Work to complete: Reproduce the material verbatim from the line containing "How far apart" through the last line of the material, with both ends included.

Extracted entries:
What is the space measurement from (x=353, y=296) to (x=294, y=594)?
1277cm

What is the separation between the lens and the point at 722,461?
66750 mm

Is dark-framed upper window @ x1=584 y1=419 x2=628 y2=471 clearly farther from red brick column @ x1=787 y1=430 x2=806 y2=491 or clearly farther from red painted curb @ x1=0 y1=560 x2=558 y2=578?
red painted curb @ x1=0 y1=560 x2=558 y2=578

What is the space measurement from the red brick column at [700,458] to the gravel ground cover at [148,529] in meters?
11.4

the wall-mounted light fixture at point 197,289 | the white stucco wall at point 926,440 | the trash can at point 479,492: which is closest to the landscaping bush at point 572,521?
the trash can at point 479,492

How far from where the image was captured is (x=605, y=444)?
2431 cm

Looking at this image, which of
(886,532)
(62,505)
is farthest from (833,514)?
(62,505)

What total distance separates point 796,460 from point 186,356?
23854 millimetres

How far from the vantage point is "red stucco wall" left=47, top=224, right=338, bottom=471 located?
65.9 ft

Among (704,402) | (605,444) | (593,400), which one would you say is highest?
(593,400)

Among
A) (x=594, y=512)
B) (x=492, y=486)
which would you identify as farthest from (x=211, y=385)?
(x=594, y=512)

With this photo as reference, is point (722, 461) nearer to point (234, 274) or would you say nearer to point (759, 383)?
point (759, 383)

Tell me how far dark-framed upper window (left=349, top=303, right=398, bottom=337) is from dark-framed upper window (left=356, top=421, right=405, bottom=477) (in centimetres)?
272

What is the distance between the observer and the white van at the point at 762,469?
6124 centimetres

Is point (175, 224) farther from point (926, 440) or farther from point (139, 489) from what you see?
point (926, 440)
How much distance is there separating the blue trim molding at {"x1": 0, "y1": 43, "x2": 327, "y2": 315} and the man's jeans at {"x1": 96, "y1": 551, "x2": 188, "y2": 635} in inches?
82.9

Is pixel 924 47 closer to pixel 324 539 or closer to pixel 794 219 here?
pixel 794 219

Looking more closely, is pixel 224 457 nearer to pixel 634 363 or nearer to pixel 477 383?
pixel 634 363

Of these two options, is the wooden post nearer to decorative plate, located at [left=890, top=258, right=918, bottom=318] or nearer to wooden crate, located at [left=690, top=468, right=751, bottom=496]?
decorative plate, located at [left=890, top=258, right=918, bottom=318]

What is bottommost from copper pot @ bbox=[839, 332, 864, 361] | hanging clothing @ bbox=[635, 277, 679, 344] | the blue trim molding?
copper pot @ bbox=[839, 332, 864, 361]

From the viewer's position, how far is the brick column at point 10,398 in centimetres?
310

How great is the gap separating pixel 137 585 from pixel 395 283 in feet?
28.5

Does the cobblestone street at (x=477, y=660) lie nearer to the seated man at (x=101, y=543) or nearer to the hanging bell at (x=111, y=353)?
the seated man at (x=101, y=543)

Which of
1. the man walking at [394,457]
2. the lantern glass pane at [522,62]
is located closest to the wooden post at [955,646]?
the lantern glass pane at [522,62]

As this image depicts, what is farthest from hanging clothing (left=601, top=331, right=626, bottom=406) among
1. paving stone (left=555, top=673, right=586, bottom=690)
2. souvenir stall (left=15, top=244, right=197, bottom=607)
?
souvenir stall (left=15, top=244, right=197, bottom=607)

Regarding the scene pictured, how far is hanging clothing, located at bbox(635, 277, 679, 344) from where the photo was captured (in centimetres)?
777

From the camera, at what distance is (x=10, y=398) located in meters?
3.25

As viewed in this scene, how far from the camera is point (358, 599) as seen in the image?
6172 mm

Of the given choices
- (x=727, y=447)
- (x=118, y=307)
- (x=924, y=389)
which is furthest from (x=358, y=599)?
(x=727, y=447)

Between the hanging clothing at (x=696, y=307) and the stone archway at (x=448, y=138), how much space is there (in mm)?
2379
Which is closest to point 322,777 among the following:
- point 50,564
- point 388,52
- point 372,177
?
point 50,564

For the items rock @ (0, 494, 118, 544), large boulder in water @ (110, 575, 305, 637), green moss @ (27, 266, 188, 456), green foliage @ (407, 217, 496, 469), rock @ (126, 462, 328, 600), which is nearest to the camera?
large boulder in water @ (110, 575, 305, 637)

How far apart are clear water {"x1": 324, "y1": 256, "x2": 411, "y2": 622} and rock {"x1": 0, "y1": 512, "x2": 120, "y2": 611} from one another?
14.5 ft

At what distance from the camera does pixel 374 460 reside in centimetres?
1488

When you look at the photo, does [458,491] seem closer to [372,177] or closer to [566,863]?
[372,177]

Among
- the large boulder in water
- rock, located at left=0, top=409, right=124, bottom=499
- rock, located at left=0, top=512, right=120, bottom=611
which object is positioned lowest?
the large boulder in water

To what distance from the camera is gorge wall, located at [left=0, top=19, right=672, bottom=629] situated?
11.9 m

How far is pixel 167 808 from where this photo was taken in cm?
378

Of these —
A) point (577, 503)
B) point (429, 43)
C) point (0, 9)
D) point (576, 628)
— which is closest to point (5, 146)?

Response below:
How far apart are clear water {"x1": 324, "y1": 256, "x2": 411, "y2": 622} and rock {"x1": 0, "y1": 512, "x2": 120, "y2": 611} from one another?
14.5 ft

At what distance from the camera does pixel 374 460 reside in centimetres?
1488

When you look at the photo, does [458,491] seem closer to [372,177] or closer to [566,863]?
[372,177]

Among
- the large boulder in water
- rock, located at left=0, top=409, right=124, bottom=499
- rock, located at left=0, top=512, right=120, bottom=611
which object is positioned lowest?
the large boulder in water

To what distance from the camera is gorge wall, located at [left=0, top=19, right=672, bottom=629] situated?
11.9 m

How far is pixel 167 808 from where this photo was taken in cm?
378

Of these —
A) point (577, 503)
B) point (429, 43)
C) point (0, 9)
D) point (576, 628)
— which is closest to point (5, 146)?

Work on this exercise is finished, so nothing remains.